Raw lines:
------------------------------------------------------------------------
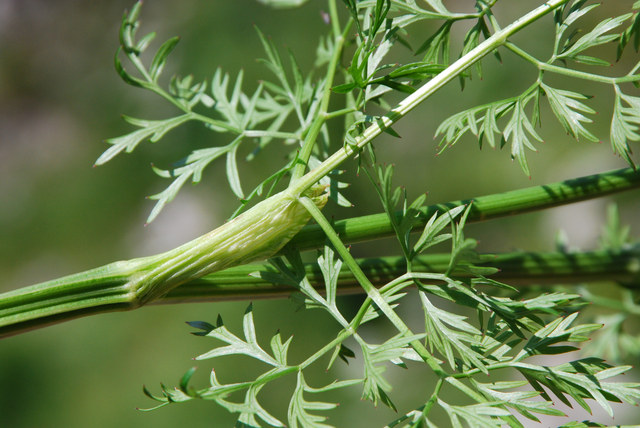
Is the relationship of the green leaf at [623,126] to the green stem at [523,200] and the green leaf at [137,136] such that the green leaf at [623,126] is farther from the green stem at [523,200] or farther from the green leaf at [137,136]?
the green leaf at [137,136]

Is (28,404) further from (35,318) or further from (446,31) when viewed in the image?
(446,31)

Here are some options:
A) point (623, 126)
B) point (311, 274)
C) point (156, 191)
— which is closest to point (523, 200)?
point (623, 126)

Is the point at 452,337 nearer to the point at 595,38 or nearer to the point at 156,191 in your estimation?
the point at 595,38

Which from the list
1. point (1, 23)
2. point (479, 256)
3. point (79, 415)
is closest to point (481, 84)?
point (479, 256)

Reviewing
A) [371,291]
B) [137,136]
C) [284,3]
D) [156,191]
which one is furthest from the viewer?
[156,191]

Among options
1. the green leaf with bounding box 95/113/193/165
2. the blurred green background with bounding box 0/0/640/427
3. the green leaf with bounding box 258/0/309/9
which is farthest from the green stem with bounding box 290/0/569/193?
the blurred green background with bounding box 0/0/640/427

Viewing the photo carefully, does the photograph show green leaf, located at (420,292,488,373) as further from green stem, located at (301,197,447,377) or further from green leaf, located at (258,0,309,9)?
green leaf, located at (258,0,309,9)

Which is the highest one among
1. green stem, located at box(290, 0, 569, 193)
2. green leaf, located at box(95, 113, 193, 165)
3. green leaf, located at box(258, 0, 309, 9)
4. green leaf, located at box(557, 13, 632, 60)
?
green leaf, located at box(258, 0, 309, 9)

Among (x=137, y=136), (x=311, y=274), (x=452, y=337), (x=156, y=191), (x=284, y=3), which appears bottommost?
(x=452, y=337)
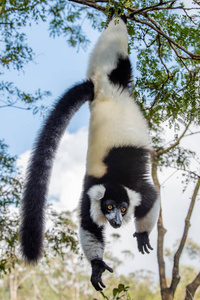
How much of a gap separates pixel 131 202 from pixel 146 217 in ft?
1.13

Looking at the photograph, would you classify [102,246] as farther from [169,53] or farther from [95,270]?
[169,53]

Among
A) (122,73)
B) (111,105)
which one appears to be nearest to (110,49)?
(122,73)

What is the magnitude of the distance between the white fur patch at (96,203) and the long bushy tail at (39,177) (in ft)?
1.50

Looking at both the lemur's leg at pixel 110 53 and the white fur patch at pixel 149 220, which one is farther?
the lemur's leg at pixel 110 53

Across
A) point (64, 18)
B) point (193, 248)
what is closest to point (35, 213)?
point (64, 18)

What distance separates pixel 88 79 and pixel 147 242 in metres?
1.43

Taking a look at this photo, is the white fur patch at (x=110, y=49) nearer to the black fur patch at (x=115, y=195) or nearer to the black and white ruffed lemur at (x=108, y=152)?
the black and white ruffed lemur at (x=108, y=152)

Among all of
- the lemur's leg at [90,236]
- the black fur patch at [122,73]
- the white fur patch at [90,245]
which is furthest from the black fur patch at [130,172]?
the black fur patch at [122,73]

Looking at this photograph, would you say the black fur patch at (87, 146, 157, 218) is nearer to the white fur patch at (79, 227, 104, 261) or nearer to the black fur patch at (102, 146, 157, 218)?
the black fur patch at (102, 146, 157, 218)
------------------------------------------------------------------------
- What you are asked to do: Output all of the lines above verbatim, leaving the pictures out of your answer.

- Response:
Is the relationship of the green leaf at [623,126] to the green stem at [523,200] and the green leaf at [137,136] such that the green leaf at [623,126] is farther from the green stem at [523,200] or farther from the green leaf at [137,136]?
the green leaf at [137,136]

Is (28,404) further from (35,318) or further from (446,31) when viewed in the image?
(446,31)

Here are some options:
A) point (623, 126)
B) point (311, 274)
C) point (156, 191)
— which is closest to point (523, 200)?
point (623, 126)

Is the point at 452,337 nearer to the point at 595,38 or nearer to the point at 156,191 in your estimation?
the point at 595,38

Which from the list
1. point (1, 23)
2. point (479, 256)
3. point (79, 415)
is closest to point (481, 84)?
point (479, 256)

Reviewing
A) [371,291]
B) [137,136]
C) [284,3]
D) [156,191]
which one is furthest from the viewer?
[156,191]

Among options
1. the green leaf with bounding box 95/113/193/165
2. the blurred green background with bounding box 0/0/640/427
3. the green leaf with bounding box 258/0/309/9
which is farthest from the green stem with bounding box 290/0/569/193?
the blurred green background with bounding box 0/0/640/427

Viewing the photo carefully, does the photograph show green leaf, located at (420,292,488,373) as further from green stem, located at (301,197,447,377) or further from green leaf, located at (258,0,309,9)?
green leaf, located at (258,0,309,9)

Which is the highest one among
1. green stem, located at box(290, 0, 569, 193)
2. green leaf, located at box(95, 113, 193, 165)
3. green leaf, located at box(258, 0, 309, 9)
4. green leaf, located at box(557, 13, 632, 60)
?
green leaf, located at box(258, 0, 309, 9)

Among (x=137, y=136), (x=311, y=274), (x=452, y=337), (x=156, y=191), (x=284, y=3), which appears bottommost?
(x=452, y=337)
How much of a gap separates pixel 131 202 from pixel 146 217 in ft?
1.13

Looking at the photograph, would you classify [102,246] as farther from [169,53] or farther from [95,270]?
[169,53]

Among
A) (122,73)
B) (111,105)
which one appears to be nearest to (110,49)?
(122,73)

What is the magnitude of the distance between the white fur patch at (96,203) and the long bushy tail at (39,177) (in ft)?
1.50

Looking at both the lemur's leg at pixel 110 53 and the white fur patch at pixel 149 220, which one is farther?
the lemur's leg at pixel 110 53

Across
A) point (64, 18)
B) point (193, 248)
what is closest to point (35, 213)?
point (64, 18)

What distance separates pixel 88 79 and pixel 147 242 in metres?
1.43

Taking a look at this photo, is the white fur patch at (x=110, y=49) nearer to the black fur patch at (x=115, y=195) or nearer to the black and white ruffed lemur at (x=108, y=152)?
the black and white ruffed lemur at (x=108, y=152)

Among all of
- the lemur's leg at [90,236]
- the black fur patch at [122,73]
- the white fur patch at [90,245]
which is furthest from the black fur patch at [130,172]?
the black fur patch at [122,73]

Looking at this photograph, would you say the black fur patch at (87, 146, 157, 218) is nearer to the white fur patch at (79, 227, 104, 261) or nearer to the black fur patch at (102, 146, 157, 218)?
the black fur patch at (102, 146, 157, 218)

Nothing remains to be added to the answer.